Extracted records Block Start
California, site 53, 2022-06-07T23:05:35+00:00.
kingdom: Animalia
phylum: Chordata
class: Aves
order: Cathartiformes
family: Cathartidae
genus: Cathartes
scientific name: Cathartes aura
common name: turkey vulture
Extracted records Block End
_What you need to do_
Set down every entry exactly as given.

_Solution for this task_
California, site 53, 2022-06-07T23:05:35+00:00.
kingdom: Animalia
phylum: Chordata
class: Aves
order: Cathartiformes
family: Cathartidae
genus: Cathartes
scientific name: Cathartes aura
common name: turkey vulture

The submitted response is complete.